Table 4 displays results for the relationship among clinician demographic characteristics and each of the subscales derived in this study. Below we address the association of each demographic characteristic with each of the new EBPAS subscales. Only significant effects (P < .05) are reported.

Table 4 Regression analysis of EBPAS 50 new subscales onto provider demographic characteristics

Females, compared to males, had higher scores on the Fit and Feedback subscales and lower scores on the Burden subscale. Higher levels of experience providing mental health services was associated with higher Balance subscale scores and clinicians with higher caseloads reported higher Burden subscale scores. Providers working in public, compared to private non-profit, programs reported lower Fit of EBP with their clinical practice.

We next examined clinician race/ethnicity in relation to subscale scores. Compared to Caucasians (the reference group), African-American respondents had lower scores on the Limitations and Balance scales. Also Compared to Caucasians, Hispanic clinicians had lower scores on the Fit and Burden subscales. We found no significant differences by professional discipline in this sample.
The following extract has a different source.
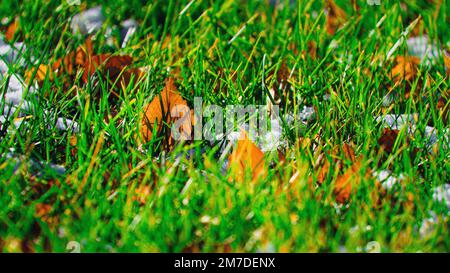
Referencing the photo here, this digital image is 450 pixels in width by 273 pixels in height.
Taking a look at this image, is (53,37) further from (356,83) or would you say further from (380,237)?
(380,237)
Finally, we examined the association of education level with the new EBPAS subscale scores. The reference category was having less than a college degree. Having some graduate school experience, a Master’s degree, Ph.D./M.D. (or equivalent), as opposed to not having a college degree, was associated with higher scores on Organizational Support subscale scores. Although the magnitude of some of the effects were of medium to large size, many were non-significant likely due to small cell sizes in categorical independent variables.

Discussion

The current study expanded our previous work on attitudes toward EBP by identifying eight additional domains of mental health and social service provider attitudes towards EBP. We used a sequential mixed-methods approach first using qualitative methods to develop items representing new EBP attitude content domains and then used quantitative data reduction techniques to develop a brief measure that can be easily used for research and applied purposes. The identified factors correspond to several of the subdomains originally conceived by the research team and community clinicians and program managers. The data reduction process, however, also resulted in the identification of additional domains that were not originally proposed. The results of this study support the presence of several EBP attitude domains. The newly identified domains did not duplicate those identified in our previous measure of provider attitudes toward adopting EBP (Aarons 2004) as demonstrated by the small to moderate convergence of new factors with previously identified EBP attitude factors. Thus we propose that combining the EBPAS’ previously validated 15 items (Aarons 2004; Aarons et al. 2007) with the current items constitutes the expanded 50 item EBPAS or “EBPAS-50.”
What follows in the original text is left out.